The Army announced on Sunday that Heo’s paper on the AI program was published by Stroke, an internationally acclaimed journal on strokes.
Capt. Heo’s interest in strokes began during his residency years, after treating a patient who has been experiencing aphasia following cerebral infarction.
Heo, who also took great interest in programming, thought of a way to combine AI technology with stroke treatment, and began his research in May of last year.
A seven-month study ended in success. Heo’s new model was able to ensure 90 percent predictability, which will only rise as the AI program accumulates more data over time.
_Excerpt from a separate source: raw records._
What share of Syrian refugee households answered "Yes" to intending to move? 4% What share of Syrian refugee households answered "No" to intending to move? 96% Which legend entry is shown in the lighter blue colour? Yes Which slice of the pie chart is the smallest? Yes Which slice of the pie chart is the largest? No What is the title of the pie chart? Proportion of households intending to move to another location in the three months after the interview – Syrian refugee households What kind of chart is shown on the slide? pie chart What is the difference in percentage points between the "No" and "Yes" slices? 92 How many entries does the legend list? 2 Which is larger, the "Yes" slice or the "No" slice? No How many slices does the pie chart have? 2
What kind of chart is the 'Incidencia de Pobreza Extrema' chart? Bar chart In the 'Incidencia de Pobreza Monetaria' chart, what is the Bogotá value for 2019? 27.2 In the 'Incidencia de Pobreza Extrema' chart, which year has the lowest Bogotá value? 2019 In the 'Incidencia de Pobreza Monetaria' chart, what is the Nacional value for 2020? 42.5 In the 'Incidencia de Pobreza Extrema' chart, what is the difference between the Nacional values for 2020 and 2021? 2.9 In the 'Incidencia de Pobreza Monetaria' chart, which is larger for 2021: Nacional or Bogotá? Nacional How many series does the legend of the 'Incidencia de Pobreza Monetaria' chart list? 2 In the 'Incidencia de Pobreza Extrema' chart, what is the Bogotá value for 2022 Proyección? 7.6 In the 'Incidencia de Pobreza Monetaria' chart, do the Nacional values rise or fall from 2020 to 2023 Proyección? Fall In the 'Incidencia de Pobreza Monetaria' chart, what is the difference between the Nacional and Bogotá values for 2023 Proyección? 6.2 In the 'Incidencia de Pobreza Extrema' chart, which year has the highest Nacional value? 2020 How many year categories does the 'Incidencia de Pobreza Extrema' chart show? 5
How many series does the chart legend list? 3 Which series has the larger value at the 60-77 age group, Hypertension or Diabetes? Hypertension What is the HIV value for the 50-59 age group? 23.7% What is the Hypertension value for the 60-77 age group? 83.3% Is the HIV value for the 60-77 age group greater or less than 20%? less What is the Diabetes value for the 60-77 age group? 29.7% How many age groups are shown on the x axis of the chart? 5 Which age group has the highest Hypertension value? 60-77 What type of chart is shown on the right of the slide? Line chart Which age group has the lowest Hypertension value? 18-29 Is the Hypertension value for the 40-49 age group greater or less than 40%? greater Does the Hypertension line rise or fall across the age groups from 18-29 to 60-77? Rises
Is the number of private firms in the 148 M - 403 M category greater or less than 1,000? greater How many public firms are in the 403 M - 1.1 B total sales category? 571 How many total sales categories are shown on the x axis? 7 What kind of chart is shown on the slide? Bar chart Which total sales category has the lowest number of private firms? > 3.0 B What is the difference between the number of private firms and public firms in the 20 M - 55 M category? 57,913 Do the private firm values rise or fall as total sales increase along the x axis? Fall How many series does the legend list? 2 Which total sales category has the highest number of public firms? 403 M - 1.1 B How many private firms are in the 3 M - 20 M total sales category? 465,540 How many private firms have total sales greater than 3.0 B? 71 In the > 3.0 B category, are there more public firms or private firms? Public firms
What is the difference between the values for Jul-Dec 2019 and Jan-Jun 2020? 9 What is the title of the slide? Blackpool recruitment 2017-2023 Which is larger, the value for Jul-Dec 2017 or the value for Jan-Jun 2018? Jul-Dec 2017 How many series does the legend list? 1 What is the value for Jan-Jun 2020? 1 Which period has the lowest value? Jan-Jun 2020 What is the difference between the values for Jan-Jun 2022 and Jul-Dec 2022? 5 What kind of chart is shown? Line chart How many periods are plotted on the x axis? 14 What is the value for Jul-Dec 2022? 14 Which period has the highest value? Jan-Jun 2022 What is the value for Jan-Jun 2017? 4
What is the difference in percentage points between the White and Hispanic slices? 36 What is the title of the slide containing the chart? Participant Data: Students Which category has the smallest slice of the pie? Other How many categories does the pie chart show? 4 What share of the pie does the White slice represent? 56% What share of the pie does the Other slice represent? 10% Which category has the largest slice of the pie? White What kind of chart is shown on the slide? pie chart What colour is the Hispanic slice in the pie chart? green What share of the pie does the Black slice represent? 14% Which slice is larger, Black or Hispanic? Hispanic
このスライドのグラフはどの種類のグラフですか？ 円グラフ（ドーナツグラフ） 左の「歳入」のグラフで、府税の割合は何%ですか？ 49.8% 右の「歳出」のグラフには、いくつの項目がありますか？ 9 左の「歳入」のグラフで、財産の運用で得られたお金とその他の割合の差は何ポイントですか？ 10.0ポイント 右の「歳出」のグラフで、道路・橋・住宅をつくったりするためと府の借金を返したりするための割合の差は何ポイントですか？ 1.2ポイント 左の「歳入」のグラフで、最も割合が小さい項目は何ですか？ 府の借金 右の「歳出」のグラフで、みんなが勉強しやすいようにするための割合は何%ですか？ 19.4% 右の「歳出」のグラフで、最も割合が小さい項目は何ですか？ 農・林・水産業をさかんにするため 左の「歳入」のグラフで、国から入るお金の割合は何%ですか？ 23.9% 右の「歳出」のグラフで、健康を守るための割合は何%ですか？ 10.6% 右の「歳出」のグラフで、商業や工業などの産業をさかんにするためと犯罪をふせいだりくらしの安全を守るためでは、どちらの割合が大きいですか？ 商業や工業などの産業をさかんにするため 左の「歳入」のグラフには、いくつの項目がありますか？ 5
Heo’s new prediction model involves inputting 38 factors into the AI program, which will then predict the medical state of the patient three months after stroke treatment.
The factors include age, gender, smoking records, duration of hospitalization, National Institute of Health Stroke Scale (NIHSS), initial blood pressure, and prior health records.
On a scale of 0 to 6, patients will see if their health condition will improve (0 to 2) or deteriorate (3 to 6).
Captain Heo spent three months collecting data from 2,602 patients, which was incorporated into the AI program to raise reliability.
He wrote the details of his research in his paper to allow others to put his studies into good use.
Predicting the aftereffects of stroke patients will help doctors to come up with more objective treatment plans for patients.
Heo’s passion for stroke treatment does not end here.
In 2012, he also created Stroke 119, an application that offers emergency diagnosis for strokes. The app offers simple methods on diagnosing strokes, and the location of hospitals that specialize in the field.
“Many stroke patients miss the golden time for treatment because there is simply no information out there to help them,” said Heo.“That is why I wanted to help them.”